Joum Valera and Mara Herrera mounted a mixed-media work on canvas of their family, which consisted of the couple and their only child, titled “Allow and Be,” an image of the couple facing each other while splatters of green, black, blue and purple hues emphasized greatly in the middle symbolized their child.

“It [relationship] is a test of understanding and patience on both sides, but one of the things we agree on is being progressive and expansive in experimenting with styles and techniques,” Herrera told the Varsitarian.

Herrera, an alumnus of the College of Fine Arts and Design (CFAD), sought to depict meditation and freedom.

“Allowing our hands to create with little or no design in mind and being in the moment of conception and creation… we always wanted to incorporate our spiritualistic sense which is the core [character] of our work,” she explained.

Husband-and-wife Mideo Cruz and Racquel de Loyola, a 2009 Thirteen Artist awardee and performance artist, presented an interactive installation titled “Intersect,” in which the audience were instructed to connect strings of yarn from one end to another in any direction.

“This is how the work really [engages] the interpretation, it’s meaning varies from one person to the next, open and unpredictable, just like how a relationship would fall into place,” Loyola pointed out.

The piece was abstract, and the unpredictability of the outcome was the goal of the couple, who wanted to compare the process of building up the piece to that of a relationship.

Cruz, who studied advertising at the University, said that the strings also symbolized an extension of their life from the city to their life in the province.

“The link is not limited, we are part of a bigger community,” he added.

In 2011, Cruz mounted a controversial installation titled “Poleteismo,” which displayed religious images incorporated with pop culture icons.
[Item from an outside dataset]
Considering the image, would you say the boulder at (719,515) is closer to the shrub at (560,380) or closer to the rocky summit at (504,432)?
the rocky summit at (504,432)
It was negatively received by catholic groups who deemed it as “sacrilegious and blasphemous.”

Cruz believed that the purpose of his art was to invoke critical discourse and the controversy that circled around his piece merely “served as an extension of the work.”

The couple’s decision to live “off-grid” in the province was to “get away from the influence of the commercial mainstream,” and there they continue to shape art that incites more constructive and critical discourse.
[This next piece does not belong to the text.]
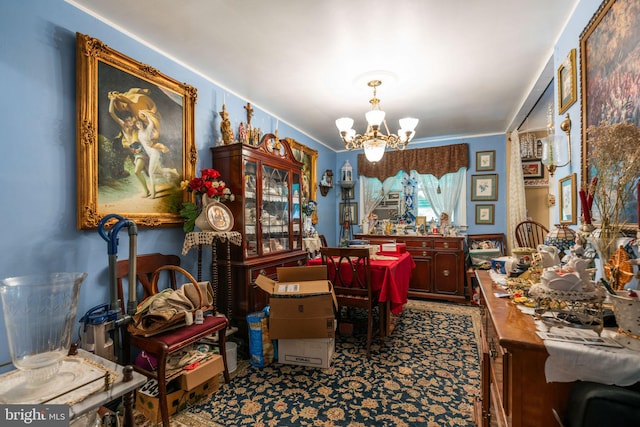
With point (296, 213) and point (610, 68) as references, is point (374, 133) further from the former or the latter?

Pamela Hopilos, along with artist Rem San Pedro, created a mixed-media work which used paint, thread, cloth and printed pictures titled “Magkatabi sa Kama.”
Hopilos, an accountancy graduate, said that the placement of the painting was inspired by a “meme” of the typical sharing space of a couple in bed, the woman’s side greater than the men.

The exhibit was inspired by the film “Frida”, where famed Mexican surrealists Frida Kahlo and Diego Rivera painted images of their 25 years of marriage, letting the people get a glimpse into their troubled yet passionate relationship.

NIIG was organized by Rezureccion Art Project, an artists-initiative cultural events outfit founded in 2008, in partnership with Sigwada Art Gallery.

“We got different artists and couples who practice different disciplines, and through their pieces they give the audience an idea of the chemistry that they have,” said co-organizer Recci Bacolor.

Other artists featured were Bryan Araneta and Mara Sabado, Jonathan Cena and Jean Sioson, BLIC and Yeng Cruz, Diana Aviado and Luigi Azura, and Myke Montañez and Cham Cristobal.

“NIIG: An exhibit of intimate conversations” ran from Feb. 9 to March 2.